INPUT FOR THIS TASK —
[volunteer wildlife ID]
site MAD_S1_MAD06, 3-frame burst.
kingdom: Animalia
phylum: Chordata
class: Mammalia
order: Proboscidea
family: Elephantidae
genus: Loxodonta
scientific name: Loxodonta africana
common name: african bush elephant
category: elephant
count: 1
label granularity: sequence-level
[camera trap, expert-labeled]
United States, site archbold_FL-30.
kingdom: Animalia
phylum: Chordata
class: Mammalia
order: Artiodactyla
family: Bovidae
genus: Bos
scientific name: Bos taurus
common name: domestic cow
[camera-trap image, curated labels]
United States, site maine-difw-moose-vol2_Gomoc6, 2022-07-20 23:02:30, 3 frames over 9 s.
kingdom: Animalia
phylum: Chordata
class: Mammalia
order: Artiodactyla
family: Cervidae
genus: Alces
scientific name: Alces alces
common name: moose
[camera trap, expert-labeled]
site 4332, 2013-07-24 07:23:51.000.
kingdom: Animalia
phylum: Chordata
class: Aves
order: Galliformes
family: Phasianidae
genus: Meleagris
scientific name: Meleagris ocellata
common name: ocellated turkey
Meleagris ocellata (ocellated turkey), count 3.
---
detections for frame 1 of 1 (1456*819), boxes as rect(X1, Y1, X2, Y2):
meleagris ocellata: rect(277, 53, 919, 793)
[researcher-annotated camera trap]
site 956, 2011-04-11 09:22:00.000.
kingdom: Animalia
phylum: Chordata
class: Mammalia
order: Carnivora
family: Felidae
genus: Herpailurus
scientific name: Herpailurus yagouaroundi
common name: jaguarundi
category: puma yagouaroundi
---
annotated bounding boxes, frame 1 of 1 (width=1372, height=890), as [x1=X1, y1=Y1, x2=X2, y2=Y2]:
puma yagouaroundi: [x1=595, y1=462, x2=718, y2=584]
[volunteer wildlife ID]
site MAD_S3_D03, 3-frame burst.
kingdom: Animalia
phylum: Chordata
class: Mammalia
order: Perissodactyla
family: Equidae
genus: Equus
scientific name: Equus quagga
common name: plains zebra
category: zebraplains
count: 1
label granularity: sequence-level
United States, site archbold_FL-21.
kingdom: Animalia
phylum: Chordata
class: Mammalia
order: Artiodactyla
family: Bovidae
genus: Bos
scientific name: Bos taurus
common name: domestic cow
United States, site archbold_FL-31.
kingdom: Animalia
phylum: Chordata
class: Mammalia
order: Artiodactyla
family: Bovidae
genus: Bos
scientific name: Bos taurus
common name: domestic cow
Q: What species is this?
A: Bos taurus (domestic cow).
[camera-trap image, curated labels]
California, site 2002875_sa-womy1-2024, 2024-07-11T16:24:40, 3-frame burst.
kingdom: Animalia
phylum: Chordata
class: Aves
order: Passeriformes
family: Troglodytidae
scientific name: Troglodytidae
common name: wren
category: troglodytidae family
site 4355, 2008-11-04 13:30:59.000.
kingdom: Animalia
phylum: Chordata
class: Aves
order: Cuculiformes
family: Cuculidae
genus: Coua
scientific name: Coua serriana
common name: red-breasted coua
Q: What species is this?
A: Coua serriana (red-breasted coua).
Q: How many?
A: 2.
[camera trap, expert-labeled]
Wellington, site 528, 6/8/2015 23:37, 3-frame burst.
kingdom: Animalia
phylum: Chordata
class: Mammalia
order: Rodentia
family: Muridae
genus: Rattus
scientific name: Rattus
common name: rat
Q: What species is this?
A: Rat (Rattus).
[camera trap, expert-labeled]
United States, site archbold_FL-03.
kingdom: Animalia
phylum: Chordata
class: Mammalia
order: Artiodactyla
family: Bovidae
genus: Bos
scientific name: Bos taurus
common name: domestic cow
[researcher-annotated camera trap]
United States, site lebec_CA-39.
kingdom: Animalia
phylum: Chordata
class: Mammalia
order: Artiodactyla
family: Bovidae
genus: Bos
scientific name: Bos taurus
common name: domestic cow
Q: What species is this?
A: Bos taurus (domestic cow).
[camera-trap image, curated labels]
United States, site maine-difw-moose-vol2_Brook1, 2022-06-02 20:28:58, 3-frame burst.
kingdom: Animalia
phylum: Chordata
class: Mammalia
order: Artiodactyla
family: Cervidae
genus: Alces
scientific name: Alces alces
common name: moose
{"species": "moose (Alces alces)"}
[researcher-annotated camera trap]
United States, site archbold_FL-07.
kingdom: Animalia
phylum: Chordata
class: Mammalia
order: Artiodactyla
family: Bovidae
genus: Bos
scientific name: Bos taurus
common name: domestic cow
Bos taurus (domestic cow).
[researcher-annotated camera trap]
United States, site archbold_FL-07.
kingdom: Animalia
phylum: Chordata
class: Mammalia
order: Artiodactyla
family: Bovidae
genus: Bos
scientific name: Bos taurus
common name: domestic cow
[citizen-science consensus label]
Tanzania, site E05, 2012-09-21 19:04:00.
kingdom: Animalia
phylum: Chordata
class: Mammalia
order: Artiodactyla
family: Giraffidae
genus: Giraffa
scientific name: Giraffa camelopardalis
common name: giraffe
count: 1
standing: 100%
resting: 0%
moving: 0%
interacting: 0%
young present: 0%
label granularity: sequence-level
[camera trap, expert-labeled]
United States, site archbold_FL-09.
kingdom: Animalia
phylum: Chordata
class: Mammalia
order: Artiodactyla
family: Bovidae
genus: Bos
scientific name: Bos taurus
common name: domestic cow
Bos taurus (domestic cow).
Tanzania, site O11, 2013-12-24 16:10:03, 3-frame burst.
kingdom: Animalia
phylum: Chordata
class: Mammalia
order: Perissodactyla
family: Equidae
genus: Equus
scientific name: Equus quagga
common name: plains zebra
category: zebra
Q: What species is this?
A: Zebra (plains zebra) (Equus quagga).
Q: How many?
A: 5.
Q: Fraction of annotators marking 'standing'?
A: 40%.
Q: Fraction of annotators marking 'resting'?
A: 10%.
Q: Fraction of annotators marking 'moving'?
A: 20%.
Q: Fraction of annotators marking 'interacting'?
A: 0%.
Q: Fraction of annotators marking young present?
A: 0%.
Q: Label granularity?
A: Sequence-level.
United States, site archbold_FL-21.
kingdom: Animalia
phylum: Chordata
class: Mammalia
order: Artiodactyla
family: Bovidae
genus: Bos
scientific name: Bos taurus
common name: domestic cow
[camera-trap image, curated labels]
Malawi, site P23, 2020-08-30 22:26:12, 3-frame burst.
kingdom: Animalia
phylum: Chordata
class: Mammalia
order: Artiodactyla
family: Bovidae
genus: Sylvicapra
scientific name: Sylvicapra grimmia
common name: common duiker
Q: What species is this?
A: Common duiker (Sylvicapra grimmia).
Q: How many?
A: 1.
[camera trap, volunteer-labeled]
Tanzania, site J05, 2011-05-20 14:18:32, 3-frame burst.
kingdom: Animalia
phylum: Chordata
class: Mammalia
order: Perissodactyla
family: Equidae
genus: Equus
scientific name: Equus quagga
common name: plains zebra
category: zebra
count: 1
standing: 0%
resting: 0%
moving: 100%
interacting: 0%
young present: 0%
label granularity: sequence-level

YOUR TASK — Would you print all of the entries exactly as they stand?

RESULT FOR THIS TASK —
[volunteer wildlife ID]
site MAD_S1_MAD06, 3-frame burst.
kingdom: Animalia
phylum: Chordata
class: Mammalia
order: Proboscidea
family: Elephantidae
genus: Loxodonta
scientific name: Loxodonta africana
common name: african bush elephant
category: elephant
count: 1
label granularity: sequence-level
[camera trap, expert-labeled]
United States, site archbold_FL-30.
kingdom: Animalia
phylum: Chordata
class: Mammalia
order: Artiodactyla
family: Bovidae
genus: Bos
scientific name: Bos taurus
common name: domestic cow
[camera-trap image, curated labels]
United States, site maine-difw-moose-vol2_Gomoc6, 2022-07-20 23:02:30, 3 frames over 9 s.
kingdom: Animalia
phylum: Chordata
class: Mammalia
order: Artiodactyla
family: Cervidae
genus: Alces
scientific name: Alces alces
common name: moose
[camera trap, expert-labeled]
site 4332, 2013-07-24 07:23:51.000.
kingdom: Animalia
phylum: Chordata
class: Aves
order: Galliformes
family: Phasianidae
genus: Meleagris
scientific name: Meleagris ocellata
common name: ocellated turkey
Meleagris ocellata (ocellated turkey), count 3.
---
detections for frame 1 of 1 (1456*819), boxes as rect(X1, Y1, X2, Y2):
meleagris ocellata: rect(277, 53, 919, 793)
[researcher-annotated camera trap]
site 956, 2011-04-11 09:22:00.000.
kingdom: Animalia
phylum: Chordata
class: Mammalia
order: Carnivora
family: Felidae
genus: Herpailurus
scientific name: Herpailurus yagouaroundi
common name: jaguarundi
category: puma yagouaroundi
---
annotated bounding boxes, frame 1 of 1 (width=1372, height=890), as [x1=X1, y1=Y1, x2=X2, y2=Y2]:
puma yagouaroundi: [x1=595, y1=462, x2=718, y2=584]
[volunteer wildlife ID]
site MAD_S3_D03, 3-frame burst.
kingdom: Animalia
phylum: Chordata
class: Mammalia
order: Perissodactyla
family: Equidae
genus: Equus
scientific name: Equus quagga
common name: plains zebra
category: zebraplains
count: 1
label granularity: sequence-level
United States, site archbold_FL-21.
kingdom: Animalia
phylum: Chordata
class: Mammalia
order: Artiodactyla
family: Bovidae
genus: Bos
scientific name: Bos taurus
common name: domestic cow
United States, site archbold_FL-31.
kingdom: Animalia
phylum: Chordata
class: Mammalia
order: Artiodactyla
family: Bovidae
genus: Bos
scientific name: Bos taurus
common name: domestic cow
Q: What species is this?
A: Bos taurus (domestic cow).
[camera-trap image, curated labels]
California, site 2002875_sa-womy1-2024, 2024-07-11T16:24:40, 3-frame burst.
kingdom: Animalia
phylum: Chordata
class: Aves
order: Passeriformes
family: Troglodytidae
scientific name: Troglodytidae
common name: wren
category: troglodytidae family
site 4355, 2008-11-04 13:30:59.000.
kingdom: Animalia
phylum: Chordata
class: Aves
order: Cuculiformes
family: Cuculidae
genus: Coua
scientific name: Coua serriana
common name: red-breasted coua
Q: What species is this?
A: Coua serriana (red-breasted coua).
Q: How many?
A: 2.
[camera trap, expert-labeled]
Wellington, site 528, 6/8/2015 23:37, 3-frame burst.
kingdom: Animalia
phylum: Chordata
class: Mammalia
order: Rodentia
family: Muridae
genus: Rattus
scientific name: Rattus
common name: rat
Q: What species is this?
A: Rat (Rattus).
[camera trap, expert-labeled]
United States, site archbold_FL-03.
kingdom: Animalia
phylum: Chordata
class: Mammalia
order: Artiodactyla
family: Bovidae
genus: Bos
scientific name: Bos taurus
common name: domestic cow
[researcher-annotated camera trap]
United States, site lebec_CA-39.
kingdom: Animalia
phylum: Chordata
class: Mammalia
order: Artiodactyla
family: Bovidae
genus: Bos
scientific name: Bos taurus
common name: domestic cow
Q: What species is this?
A: Bos taurus (domestic cow).
[camera-trap image, curated labels]
United States, site maine-difw-moose-vol2_Brook1, 2022-06-02 20:28:58, 3-frame burst.
kingdom: Animalia
phylum: Chordata
class: Mammalia
order: Artiodactyla
family: Cervidae
genus: Alces
scientific name: Alces alces
common name: moose
{"species": "moose (Alces alces)"}
[researcher-annotated camera trap]
United States, site archbold_FL-07.
kingdom: Animalia
phylum: Chordata
class: Mammalia
order: Artiodactyla
family: Bovidae
genus: Bos
scientific name: Bos taurus
common name: domestic cow
Bos taurus (domestic cow).
[researcher-annotated camera trap]
United States, site archbold_FL-07.
kingdom: Animalia
phylum: Chordata
class: Mammalia
order: Artiodactyla
family: Bovidae
genus: Bos
scientific name: Bos taurus
common name: domestic cow
[citizen-science consensus label]
Tanzania, site E05, 2012-09-21 19:04:00.
kingdom: Animalia
phylum: Chordata
class: Mammalia
order: Artiodactyla
family: Giraffidae
genus: Giraffa
scientific name: Giraffa camelopardalis
common name: giraffe
count: 1
standing: 100%
resting: 0%
moving: 0%
interacting: 0%
young present: 0%
label granularity: sequence-level
[camera trap, expert-labeled]
United States, site archbold_FL-09.
kingdom: Animalia
phylum: Chordata
class: Mammalia
order: Artiodactyla
family: Bovidae
genus: Bos
scientific name: Bos taurus
common name: domestic cow
Bos taurus (domestic cow).
Tanzania, site O11, 2013-12-24 16:10:03, 3-frame burst.
kingdom: Animalia
phylum: Chordata
class: Mammalia
order: Perissodactyla
family: Equidae
genus: Equus
scientific name: Equus quagga
common name: plains zebra
category: zebra
Q: What species is this?
A: Zebra (plains zebra) (Equus quagga).
Q: How many?
A: 5.
Q: Fraction of annotators marking 'standing'?
A: 40%.
Q: Fraction of annotators marking 'resting'?
A: 10%.
Q: Fraction of annotators marking 'moving'?
A: 20%.
Q: Fraction of annotators marking 'interacting'?
A: 0%.
Q: Fraction of annotators marking young present?
A: 0%.
Q: Label granularity?
A: Sequence-level.
United States, site archbold_FL-21.
kingdom: Animalia
phylum: Chordata
class: Mammalia
order: Artiodactyla
family: Bovidae
genus: Bos
scientific name: Bos taurus
common name: domestic cow
[camera-trap image, curated labels]
Malawi, site P23, 2020-08-30 22:26:12, 3-frame burst.
kingdom: Animalia
phylum: Chordata
class: Mammalia
order: Artiodactyla
family: Bovidae
genus: Sylvicapra
scientific name: Sylvicapra grimmia
common name: common duiker
Q: What species is this?
A: Common duiker (Sylvicapra grimmia).
Q: How many?
A: 1.
[camera trap, volunteer-labeled]
Tanzania, site J05, 2011-05-20 14:18:32, 3-frame burst.
kingdom: Animalia
phylum: Chordata
class: Mammalia
order: Perissodactyla
family: Equidae
genus: Equus
scientific name: Equus quagga
common name: plains zebra
category: zebra
count: 1
standing: 0%
resting: 0%
moving: 100%
interacting: 0%
young present: 0%
label granularity: sequence-level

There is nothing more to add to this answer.